[Source data]
-- START --

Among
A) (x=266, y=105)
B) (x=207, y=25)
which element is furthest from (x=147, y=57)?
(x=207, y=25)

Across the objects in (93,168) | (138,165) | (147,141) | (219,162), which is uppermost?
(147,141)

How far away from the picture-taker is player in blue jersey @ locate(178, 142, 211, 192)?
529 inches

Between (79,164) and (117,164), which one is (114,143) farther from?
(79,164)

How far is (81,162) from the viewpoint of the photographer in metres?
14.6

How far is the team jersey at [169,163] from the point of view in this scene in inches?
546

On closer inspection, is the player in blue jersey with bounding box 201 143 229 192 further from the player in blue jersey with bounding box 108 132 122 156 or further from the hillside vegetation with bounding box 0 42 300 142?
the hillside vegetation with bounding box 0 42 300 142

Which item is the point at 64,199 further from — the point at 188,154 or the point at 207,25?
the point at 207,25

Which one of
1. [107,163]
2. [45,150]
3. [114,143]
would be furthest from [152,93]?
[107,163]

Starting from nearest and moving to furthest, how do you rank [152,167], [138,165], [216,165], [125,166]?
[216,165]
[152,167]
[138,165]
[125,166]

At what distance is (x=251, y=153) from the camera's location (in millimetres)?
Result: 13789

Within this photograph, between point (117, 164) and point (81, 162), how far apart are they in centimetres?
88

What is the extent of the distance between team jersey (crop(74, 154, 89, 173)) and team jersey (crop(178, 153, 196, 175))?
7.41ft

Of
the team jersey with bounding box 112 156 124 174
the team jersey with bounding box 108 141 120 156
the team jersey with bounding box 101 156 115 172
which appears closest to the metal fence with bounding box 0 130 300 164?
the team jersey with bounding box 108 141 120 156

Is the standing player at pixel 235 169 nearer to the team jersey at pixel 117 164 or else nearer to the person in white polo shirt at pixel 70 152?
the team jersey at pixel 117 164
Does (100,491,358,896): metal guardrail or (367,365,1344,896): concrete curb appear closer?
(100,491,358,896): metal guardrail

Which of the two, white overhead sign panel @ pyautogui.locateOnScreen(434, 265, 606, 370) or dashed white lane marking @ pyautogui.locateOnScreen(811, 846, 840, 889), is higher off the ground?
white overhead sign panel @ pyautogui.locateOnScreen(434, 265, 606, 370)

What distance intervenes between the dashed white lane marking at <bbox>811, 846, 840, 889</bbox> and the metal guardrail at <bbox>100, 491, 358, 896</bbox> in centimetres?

-- END --

Reproduce the items starting at the line containing "Starting from nearest" and ending at the line containing "Result: 13789", both included, requests and all. Shift every coordinate and the distance figure in the answers up by 35.

(Reply):
Starting from nearest and moving to furthest, how do you rank [152,167], [138,165], [216,165], [125,166]?
[251,200]
[187,202]
[173,200]
[160,201]

At what distance is (x=251, y=153) from the camera's location (in millimetres)?
Result: 13824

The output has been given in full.